Gregory the Great in a letter dated to 594 commended the chief of Barbagia in the late sixth century for his Christianity, when most Barbaricini were still pagans. The project explores the connection between megalithic culture and spirituality, comparing prehistoric artifacts and modern ones.
Thanks and despite its status of geographical isolation Sardinia has developed an original identity and has mantained it for centuries. By being in the middle of the Mediterranean has always been also a crossroad of cultures where encounters with different fluxes are combined with references to local traditions. Hence the multifunctional role of a Cultural Centre: it emphasises the value of an important aspect of the cultural evolution of Sardinia, and promotes the Island within the contemporary art scene. The Centre will exhibit a nucleus of archeaological findings togheter with contemporary pieces of art. This critical and interpretative comparison between objects close in space yet very far apart in their temporal origins will be able to create new experiences of fertile exchange between past, present and future. The project of a Cultural Centre is conceived as a urban magnet, attracting not only art lovers but also art-and-craft tourists, scholars and researchers from all over the world to one point of the Island and then send them out to other places. Archaelogical sites and Antiquariums, Museums of Modern and Contemporary Arts, Universities, Schools and Institutions are considered as a network of international interest for the lithic sculpture, to enhance the environmental and cultural heritage in which we are heavily steeped. Geographical isolation has to be transformed into positive connection with the world.

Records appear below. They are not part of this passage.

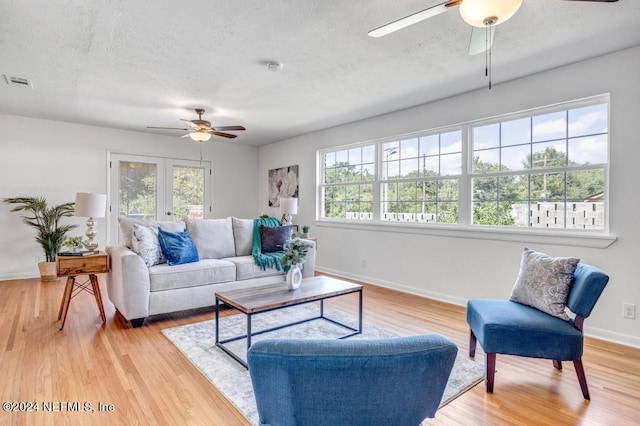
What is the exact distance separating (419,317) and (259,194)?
484cm

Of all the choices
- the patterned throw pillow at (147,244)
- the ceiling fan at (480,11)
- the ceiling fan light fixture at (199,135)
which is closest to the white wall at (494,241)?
the ceiling fan at (480,11)

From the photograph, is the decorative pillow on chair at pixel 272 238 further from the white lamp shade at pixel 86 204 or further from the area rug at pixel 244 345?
the white lamp shade at pixel 86 204

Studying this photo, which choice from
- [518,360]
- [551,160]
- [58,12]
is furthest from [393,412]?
[551,160]

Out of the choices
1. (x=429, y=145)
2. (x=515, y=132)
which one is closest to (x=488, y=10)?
(x=515, y=132)

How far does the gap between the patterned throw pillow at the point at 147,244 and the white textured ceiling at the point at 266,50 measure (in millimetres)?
1539

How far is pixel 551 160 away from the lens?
330 centimetres

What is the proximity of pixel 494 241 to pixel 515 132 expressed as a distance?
3.82ft

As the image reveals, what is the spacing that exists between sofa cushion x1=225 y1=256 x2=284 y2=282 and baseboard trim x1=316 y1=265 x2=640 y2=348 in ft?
5.18

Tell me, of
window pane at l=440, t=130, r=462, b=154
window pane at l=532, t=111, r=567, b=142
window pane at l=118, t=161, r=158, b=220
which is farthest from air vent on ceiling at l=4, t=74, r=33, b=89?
window pane at l=532, t=111, r=567, b=142

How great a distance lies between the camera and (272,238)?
426cm

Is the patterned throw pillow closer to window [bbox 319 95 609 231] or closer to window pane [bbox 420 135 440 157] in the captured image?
window [bbox 319 95 609 231]

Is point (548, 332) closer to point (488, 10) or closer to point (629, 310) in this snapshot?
point (629, 310)

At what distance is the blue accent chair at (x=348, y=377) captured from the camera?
857mm

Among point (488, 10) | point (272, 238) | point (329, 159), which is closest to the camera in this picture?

The design is formalized from the history of the place, the sculptural aspect of the Cultural Centre silohuette is no mere architectural fancy, but attempts to connect with the site and its genius loci. The architecture is strongly characterized by heavy volumes, and their obsessive presence emerges in the use of local trachyte fabrics - natural resource of the area - which give the structures an appearance of primeval monoliths erected in a lithic alignment facing out the valley. Sculpted forms stand out hermetic and enclosed in themselves, accessible only through concise cuts in the homogeneity of the rectified surface’s continuity. The textured trachyte stone covering, and its continuous monochromatic connections between façade and pavings, offers solid bodies to the observer, readable as geometric weighty volumes and interrupted by strongly shaded subtractions, creating a hiatus with a chiaroscuro pattern. With their strong sense of permanence, objects are destined to endure affirming their presence. The exhibition route seems to be excavated in the solid rock: labyrinth-like paths create an intimate interior space combining and juxtaposing elements to guide visitors through them and evoking the “Domus de Janas” internal complexity (Sardinian Pre-Nuragic chamber tombs).